Stored data entries
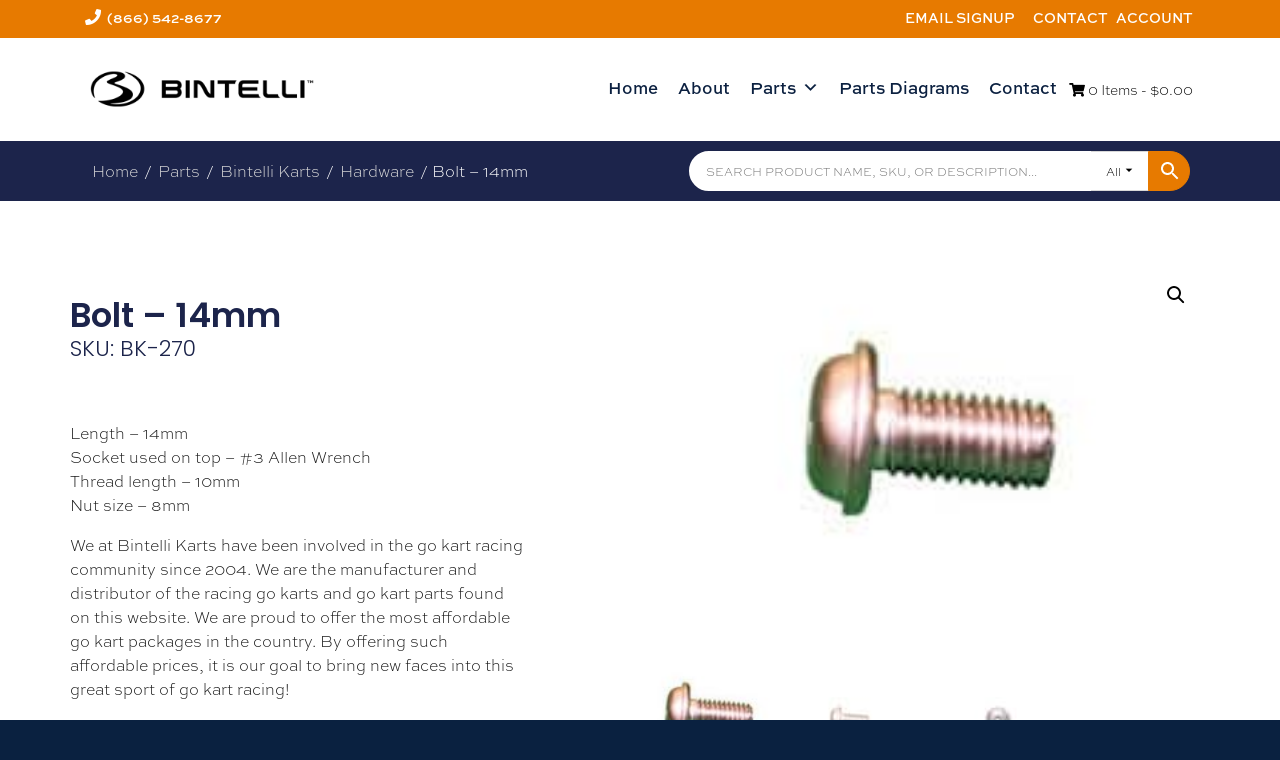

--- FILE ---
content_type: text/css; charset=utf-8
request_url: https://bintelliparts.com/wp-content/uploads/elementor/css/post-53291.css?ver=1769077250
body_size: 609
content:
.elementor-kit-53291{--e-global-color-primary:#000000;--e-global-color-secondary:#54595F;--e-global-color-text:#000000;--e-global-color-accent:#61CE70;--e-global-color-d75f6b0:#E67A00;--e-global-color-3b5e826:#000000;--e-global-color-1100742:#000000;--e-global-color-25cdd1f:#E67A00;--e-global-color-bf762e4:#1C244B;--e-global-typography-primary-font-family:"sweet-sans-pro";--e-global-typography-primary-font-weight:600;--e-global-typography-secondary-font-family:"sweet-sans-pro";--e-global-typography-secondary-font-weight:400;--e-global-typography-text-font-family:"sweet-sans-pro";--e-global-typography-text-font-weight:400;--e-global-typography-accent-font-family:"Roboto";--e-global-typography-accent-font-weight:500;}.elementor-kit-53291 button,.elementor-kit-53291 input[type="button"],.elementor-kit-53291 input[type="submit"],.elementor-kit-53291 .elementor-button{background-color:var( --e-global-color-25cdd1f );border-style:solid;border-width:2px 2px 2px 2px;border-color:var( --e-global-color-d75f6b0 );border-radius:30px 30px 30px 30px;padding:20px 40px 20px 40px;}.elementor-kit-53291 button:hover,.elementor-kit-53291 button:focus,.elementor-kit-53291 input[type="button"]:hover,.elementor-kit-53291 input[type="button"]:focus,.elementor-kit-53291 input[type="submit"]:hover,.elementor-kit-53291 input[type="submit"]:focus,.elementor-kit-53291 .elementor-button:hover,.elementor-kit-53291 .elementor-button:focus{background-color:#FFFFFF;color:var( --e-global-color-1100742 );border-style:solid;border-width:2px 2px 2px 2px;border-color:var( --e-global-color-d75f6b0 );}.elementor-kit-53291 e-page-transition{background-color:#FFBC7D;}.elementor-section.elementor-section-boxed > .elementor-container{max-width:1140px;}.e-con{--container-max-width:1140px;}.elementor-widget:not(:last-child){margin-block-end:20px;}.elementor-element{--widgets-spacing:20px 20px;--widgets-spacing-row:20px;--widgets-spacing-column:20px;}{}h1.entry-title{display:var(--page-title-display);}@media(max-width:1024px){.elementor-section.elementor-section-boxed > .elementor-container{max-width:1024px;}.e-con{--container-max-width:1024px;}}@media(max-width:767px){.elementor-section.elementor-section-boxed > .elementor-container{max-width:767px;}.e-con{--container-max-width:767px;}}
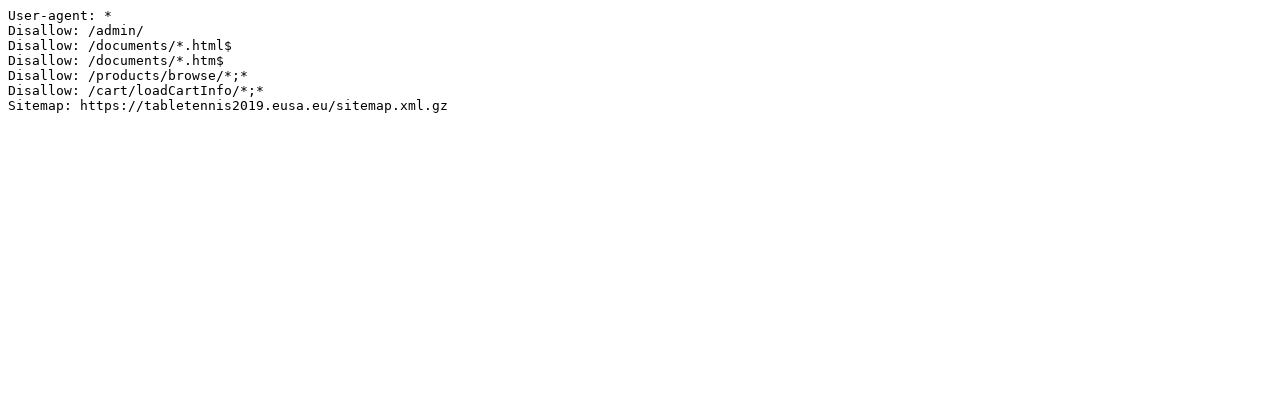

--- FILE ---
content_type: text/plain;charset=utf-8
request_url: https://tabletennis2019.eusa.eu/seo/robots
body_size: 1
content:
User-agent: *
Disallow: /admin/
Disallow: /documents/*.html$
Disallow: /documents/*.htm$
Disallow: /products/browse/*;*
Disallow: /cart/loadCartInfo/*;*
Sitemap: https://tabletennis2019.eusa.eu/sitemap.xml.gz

- [WHAT YOU HAVE TO DO]
Please quote exactly the lines from the one containing "request_url: https://tabletennis2019.eusa.eu/seo/robots" through the last line of the records above, both included, and nothing else.

- [TASK RESULT]
request_url: https://tabletennis2019.eusa.eu/seo/robots
body_size: 1
content:
User-agent: *
Disallow: /admin/
Disallow: /documents/*.html$
Disallow: /documents/*.htm$
Disallow: /products/browse/*;*
Disallow: /cart/loadCartInfo/*;*
Sitemap: https://tabletennis2019.eusa.eu/sitemap.xml.gz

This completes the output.